WASHINGTON D.C. FEBRUARY 26TH 2019: In a fortifying display of bi-partisan cooperation, the House voted with an overwhelming majority of 363 to 62 to reauthorize the Land and Water Conservation Fund amid a host of other provisions. Having past the Senate in early February, S.47, also known as the Natural Resources Management Act, is now on it’s way to President Trump’s desk to be signed into law.
Along with adding 4 new National Monuments, the boundaries of many federally managed lands including National Parks, national forests, scenic and wild riverways, recreation areas, and battlefields, are to be expanded under the package deal which includes over a hundred separate little conservation victories.
Perhaps more importantly, the landmark piece of legislation includes the permanent reinstatement of the Land and Water Conservation Fund (LWCF) – one of the most important sources of public lands funding in the nation’s history.
The fund takes a small percentage from the royalties made on all federally-managed offshore energy production and sets it aside to be dolled out later for the use of acquiring and managing public lands in America. This includes magnificent tracks of natural wilderness, national scenic rivers, but also thousands of local playgrounds, soccer pitches, and baseball diamonds.
“This package gives our country a million acres of new wilderness, protects a million acres of public lands from future mining…” said Representative Raúl Grijalva of Arizona and head the House Natural Resources Committee. “It’s one of the biggest bipartisan wins for this country I’ve ever seen in Congress.”
The bill is heralded as a victory for recreation and sportsmen’s access as well as conservation, as it includes a provision which sets aside a small amount of the LWCF money for providing access to inaccessible public lands, as well as increasing the opportunities on currently available lands.
The Land and Water Conservation Fund was required to be renewed every few years by congress. S.47 will make it a permanent addition to the arsenal of public lands legislation enjoyed by all Americans.
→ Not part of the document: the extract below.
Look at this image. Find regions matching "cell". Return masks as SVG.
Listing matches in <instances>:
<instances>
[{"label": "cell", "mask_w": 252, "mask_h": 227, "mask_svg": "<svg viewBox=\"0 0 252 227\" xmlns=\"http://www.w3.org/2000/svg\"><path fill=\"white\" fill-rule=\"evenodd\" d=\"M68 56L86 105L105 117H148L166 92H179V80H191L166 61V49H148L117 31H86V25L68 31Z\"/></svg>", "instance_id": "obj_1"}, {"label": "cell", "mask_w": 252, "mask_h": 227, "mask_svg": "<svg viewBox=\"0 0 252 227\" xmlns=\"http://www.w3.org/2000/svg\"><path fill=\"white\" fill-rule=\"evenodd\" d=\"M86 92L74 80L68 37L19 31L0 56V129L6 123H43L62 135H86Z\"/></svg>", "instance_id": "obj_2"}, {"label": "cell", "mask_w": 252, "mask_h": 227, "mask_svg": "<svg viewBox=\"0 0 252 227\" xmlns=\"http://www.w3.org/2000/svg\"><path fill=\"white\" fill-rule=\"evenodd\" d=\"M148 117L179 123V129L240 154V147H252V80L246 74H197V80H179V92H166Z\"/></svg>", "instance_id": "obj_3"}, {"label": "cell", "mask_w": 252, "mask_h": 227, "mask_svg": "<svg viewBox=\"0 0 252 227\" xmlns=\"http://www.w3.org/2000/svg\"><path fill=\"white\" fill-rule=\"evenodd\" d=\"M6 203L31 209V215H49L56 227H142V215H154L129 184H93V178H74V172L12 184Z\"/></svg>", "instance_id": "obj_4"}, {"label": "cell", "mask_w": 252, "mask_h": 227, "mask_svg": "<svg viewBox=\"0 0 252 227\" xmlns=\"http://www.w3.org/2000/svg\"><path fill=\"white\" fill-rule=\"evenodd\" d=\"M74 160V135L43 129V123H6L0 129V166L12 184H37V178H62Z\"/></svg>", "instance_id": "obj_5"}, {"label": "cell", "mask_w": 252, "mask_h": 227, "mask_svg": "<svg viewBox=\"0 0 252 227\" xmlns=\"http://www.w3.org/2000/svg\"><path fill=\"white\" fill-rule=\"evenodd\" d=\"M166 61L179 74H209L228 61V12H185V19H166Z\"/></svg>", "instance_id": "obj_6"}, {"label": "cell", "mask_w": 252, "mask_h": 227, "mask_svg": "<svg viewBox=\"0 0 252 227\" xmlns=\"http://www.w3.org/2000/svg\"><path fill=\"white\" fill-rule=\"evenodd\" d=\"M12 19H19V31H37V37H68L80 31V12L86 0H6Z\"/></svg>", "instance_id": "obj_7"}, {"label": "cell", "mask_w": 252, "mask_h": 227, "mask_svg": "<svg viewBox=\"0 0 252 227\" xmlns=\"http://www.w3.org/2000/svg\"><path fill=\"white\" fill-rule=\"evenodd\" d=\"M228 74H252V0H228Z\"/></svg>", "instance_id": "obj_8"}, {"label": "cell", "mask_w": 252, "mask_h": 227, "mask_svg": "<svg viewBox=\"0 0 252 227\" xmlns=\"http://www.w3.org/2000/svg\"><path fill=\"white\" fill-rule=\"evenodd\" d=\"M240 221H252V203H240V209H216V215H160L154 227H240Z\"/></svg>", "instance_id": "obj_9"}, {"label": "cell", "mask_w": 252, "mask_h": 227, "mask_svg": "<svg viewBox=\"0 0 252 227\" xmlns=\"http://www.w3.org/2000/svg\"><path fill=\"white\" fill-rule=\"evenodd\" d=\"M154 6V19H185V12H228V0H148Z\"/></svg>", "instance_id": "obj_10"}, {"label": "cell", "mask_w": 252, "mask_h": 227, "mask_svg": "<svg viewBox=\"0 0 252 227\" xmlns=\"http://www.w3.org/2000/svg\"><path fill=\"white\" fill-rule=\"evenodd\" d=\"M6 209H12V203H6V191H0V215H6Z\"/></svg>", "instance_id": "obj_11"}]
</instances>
Leaders of conservation groups all over the country have been announcing their approval for this triumph of American conservation, with Jamie Williams, president of the Wilderness Society, describing it as “An overdue but critical victory for America’s most important conservation funding program,” while Whit Fosburgh, president and CEO of the Theodore Roosevelt Conservation Partnership applauded the passing as well, stating that it “Marks a turning point for public lands in America, as our elected officials have shown their support for LWCF’s enduring legacy”.